There's every possibility, of course, that you're not reading this. Every possibility that you and your bowl of cornflakes have, by now, been reduced to cosmic bacon scratchings. Yep. There is, apparently, a fair enough chance that you and I (or at least the "you and I" that "you and I" used to be) are floating through space like an incinerated love letter, the charred remnants of an entity that once drove a lime-green Toyota, fell asleep in front of The X Factor and secretly quite wanted to be an air hostess. (Really, not at all? That was just me, was it? But what about the navy-blue court shoes and all the duty-free volumising mascara?)
Where was I? Oh yeah, there is a scientific theory abounding (well, some kind of theory with the word “expert” tagged on to it) that, by now, you and I, and our endlessly fascinating agendas, our best-laid plans for the steady progress of our precious little lives, are kaput. Snuffed out. Extinguished.

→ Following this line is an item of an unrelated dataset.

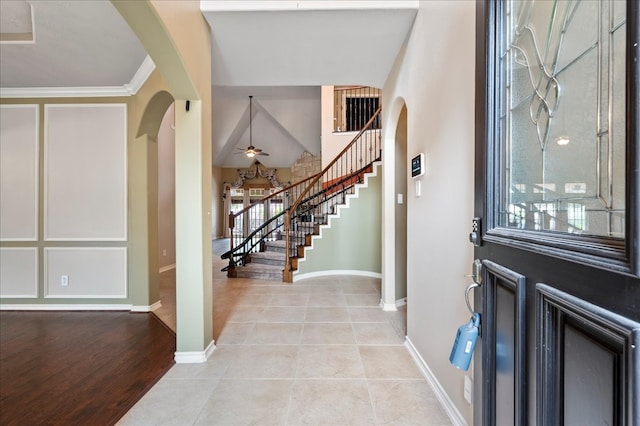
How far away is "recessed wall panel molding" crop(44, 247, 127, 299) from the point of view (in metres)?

By the time you get to read this (or not), we could be no more. Ourselves and our earnest plans to achieve permanent weight loss, to enrol in a computer course, to realise our long-haul travel ambitions and to have a shot at all-over body waxing, might have been blown sky-high.

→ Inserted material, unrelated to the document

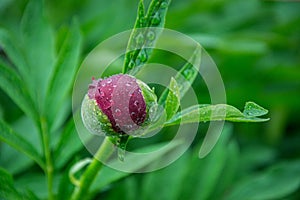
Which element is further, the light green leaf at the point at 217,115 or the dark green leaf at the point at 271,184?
the dark green leaf at the point at 271,184

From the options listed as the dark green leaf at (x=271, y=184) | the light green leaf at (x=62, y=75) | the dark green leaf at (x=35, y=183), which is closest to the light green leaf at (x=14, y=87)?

All our gritty rubber-glove determination – to clear out the mouldering schoolbooks yellowing under the eaves since decimalisation, to paint the downstairs toilet, to get around to using those hand weights bought with the weekly shop God knows how long ago now – may be dead in the water. All those plans, those vague hopes, those distant dreams that tattooed our souls, may have been dismantled.
I hate to tell you, but a bunch of the aforementioned “experts” are predicting that you and I are both destined to be scattered, crumb-like, to the howling solar winds, a carrion feast for astral prey.

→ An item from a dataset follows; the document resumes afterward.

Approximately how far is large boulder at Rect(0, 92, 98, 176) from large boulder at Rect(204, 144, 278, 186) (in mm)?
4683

I am, of course, referring to the “slim chance” I’ve been reading about that Earth is on a collision course with an asteroid, and that humanity is about to go the way of the dinosaur.
“Experts say meteor could wipe out Earth in the next few weeks despite Nasa’s claims to the contrary,” read the headline.
Who knows, in a couple of millenniums the gnashing return of the once-extinct homo sapiens might be the subject of a post-human blockbuster: “Watch out, little cockroach, that homo sapien has a knitting needle and she knows how to use it.”
The cat yawns
“I don’t think I’ll bother ironing this,” I told the cat, holding up my only white shirt. “We may be destroyed by an asteroid before I get around to wearing it.”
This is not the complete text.